● **Task goal**
Starting with the line that contains "At what distance is" and going on through the line that contains "4. wooden crate [156, 219, 263, 297]", put those lines of the material into a JSON list of strings, one string per line, with blank lines left out.
— start Provided records —
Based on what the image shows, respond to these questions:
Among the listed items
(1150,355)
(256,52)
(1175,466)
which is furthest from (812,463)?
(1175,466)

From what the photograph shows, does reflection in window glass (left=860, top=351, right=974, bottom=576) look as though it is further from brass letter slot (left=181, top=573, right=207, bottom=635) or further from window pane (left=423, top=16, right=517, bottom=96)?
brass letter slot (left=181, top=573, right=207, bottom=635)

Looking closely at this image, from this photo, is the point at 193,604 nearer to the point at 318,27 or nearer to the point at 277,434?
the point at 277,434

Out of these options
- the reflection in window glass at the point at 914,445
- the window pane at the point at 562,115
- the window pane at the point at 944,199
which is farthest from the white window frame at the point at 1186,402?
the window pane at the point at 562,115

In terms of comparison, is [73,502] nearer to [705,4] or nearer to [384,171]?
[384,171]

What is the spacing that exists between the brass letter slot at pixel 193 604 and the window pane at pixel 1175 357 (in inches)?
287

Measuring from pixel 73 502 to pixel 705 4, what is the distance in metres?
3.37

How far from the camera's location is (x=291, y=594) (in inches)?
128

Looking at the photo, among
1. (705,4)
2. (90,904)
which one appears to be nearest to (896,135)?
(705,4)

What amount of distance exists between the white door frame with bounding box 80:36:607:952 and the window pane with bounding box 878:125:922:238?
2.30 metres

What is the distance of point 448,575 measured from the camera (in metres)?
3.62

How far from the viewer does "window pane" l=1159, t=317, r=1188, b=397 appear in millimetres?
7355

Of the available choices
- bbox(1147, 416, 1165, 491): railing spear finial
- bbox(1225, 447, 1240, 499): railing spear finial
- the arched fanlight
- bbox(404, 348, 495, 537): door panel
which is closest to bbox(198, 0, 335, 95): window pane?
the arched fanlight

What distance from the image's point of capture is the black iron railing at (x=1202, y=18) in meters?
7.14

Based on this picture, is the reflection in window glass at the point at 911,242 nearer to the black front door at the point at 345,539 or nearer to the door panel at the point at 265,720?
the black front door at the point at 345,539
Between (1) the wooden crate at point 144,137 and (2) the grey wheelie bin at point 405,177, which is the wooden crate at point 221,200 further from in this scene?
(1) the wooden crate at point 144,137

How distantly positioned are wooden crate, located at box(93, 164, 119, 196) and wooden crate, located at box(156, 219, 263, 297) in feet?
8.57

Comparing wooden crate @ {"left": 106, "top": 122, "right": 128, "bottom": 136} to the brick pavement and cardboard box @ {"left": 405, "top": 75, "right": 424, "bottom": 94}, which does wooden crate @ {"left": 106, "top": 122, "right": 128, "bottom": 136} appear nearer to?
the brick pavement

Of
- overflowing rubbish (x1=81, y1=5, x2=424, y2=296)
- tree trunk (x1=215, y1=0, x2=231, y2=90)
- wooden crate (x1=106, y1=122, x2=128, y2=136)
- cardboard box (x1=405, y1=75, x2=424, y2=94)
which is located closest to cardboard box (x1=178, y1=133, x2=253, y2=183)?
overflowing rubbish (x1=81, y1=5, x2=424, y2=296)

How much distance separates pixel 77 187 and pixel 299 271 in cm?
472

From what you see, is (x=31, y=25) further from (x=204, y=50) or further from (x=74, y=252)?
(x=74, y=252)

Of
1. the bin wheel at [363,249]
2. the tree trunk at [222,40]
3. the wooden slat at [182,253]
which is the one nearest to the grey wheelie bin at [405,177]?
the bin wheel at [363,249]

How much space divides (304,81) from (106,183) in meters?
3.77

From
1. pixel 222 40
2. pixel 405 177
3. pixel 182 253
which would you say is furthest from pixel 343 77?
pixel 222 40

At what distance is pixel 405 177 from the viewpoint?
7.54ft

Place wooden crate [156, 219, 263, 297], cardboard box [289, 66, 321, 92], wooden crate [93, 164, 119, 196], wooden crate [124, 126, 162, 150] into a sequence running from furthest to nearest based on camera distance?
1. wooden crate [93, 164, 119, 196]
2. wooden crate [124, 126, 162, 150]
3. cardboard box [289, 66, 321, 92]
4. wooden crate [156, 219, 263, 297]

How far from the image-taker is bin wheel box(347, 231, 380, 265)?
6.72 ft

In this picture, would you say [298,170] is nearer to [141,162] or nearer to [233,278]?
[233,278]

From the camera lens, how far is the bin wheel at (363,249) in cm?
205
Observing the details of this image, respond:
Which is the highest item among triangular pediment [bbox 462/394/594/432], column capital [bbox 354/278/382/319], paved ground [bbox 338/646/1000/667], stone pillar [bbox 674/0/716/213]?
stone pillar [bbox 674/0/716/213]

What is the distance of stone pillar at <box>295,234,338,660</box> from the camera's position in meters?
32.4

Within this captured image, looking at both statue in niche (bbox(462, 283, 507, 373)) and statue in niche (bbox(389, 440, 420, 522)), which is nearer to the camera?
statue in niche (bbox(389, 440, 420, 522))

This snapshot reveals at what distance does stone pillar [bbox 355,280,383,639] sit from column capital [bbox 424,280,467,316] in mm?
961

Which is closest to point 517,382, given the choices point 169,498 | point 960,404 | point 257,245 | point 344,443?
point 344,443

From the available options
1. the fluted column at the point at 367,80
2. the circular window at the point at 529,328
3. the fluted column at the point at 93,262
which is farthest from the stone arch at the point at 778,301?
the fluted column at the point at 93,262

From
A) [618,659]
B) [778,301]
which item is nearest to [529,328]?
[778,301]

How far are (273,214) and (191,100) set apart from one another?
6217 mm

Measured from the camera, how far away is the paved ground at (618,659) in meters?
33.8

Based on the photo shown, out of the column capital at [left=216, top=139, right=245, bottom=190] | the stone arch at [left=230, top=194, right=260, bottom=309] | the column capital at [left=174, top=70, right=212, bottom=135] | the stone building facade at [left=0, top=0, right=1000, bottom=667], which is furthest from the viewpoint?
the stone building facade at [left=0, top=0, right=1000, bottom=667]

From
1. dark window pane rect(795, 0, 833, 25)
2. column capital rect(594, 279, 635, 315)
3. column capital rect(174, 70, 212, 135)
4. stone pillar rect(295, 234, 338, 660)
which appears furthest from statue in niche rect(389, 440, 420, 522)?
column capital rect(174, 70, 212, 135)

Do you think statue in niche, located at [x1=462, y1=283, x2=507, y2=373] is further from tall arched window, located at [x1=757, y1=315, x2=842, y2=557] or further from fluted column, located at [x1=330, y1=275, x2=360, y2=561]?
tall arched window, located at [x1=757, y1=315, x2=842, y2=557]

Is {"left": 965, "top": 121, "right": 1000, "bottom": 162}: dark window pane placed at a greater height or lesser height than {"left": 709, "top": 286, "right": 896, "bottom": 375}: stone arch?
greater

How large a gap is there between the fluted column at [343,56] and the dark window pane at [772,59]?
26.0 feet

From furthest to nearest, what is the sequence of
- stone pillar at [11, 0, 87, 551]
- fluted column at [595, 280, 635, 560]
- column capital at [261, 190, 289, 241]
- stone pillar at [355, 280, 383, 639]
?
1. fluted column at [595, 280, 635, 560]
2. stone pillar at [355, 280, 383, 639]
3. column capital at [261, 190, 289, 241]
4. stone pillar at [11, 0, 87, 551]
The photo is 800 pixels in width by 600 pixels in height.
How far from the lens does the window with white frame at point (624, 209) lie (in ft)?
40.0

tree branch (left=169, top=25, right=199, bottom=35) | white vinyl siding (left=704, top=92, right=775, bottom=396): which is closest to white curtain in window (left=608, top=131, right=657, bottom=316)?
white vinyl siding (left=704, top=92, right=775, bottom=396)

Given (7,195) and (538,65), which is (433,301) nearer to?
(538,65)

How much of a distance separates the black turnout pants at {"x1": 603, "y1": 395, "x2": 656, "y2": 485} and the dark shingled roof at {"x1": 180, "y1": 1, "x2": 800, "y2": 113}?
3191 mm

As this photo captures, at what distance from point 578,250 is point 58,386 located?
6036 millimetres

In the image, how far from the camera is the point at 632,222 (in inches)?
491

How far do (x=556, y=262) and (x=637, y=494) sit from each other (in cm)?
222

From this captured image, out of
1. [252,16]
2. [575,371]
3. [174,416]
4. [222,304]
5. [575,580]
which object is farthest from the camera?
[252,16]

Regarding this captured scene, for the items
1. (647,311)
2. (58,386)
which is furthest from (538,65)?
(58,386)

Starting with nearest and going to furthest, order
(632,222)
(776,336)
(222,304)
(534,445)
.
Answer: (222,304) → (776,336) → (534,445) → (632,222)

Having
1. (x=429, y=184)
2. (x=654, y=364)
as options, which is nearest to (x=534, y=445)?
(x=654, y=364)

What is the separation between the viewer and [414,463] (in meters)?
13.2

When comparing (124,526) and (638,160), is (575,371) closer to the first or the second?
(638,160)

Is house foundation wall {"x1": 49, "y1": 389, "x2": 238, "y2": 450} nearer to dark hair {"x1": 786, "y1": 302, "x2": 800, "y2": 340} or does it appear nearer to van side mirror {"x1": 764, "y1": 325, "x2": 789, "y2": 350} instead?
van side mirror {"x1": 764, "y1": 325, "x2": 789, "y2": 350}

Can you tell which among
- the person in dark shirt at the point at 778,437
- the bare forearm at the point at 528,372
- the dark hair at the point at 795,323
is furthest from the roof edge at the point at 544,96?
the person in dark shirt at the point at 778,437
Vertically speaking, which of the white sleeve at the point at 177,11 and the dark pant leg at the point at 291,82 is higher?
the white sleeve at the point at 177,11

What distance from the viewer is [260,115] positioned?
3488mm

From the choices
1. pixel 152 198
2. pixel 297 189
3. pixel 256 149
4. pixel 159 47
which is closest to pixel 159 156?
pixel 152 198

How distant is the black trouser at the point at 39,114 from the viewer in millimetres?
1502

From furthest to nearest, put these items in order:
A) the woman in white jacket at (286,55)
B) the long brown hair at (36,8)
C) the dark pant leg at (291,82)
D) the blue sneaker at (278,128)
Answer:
— end Provided records —
● **The result**
[
  "At what distance is pixel 405 177 from the viewpoint?",
  "7.54ft",
  "Place wooden crate [156, 219, 263, 297], cardboard box [289, 66, 321, 92], wooden crate [93, 164, 119, 196], wooden crate [124, 126, 162, 150] into a sequence running from furthest to nearest based on camera distance?",
  "1. wooden crate [93, 164, 119, 196]",
  "2. wooden crate [124, 126, 162, 150]",
  "3. cardboard box [289, 66, 321, 92]",
  "4. wooden crate [156, 219, 263, 297]"
]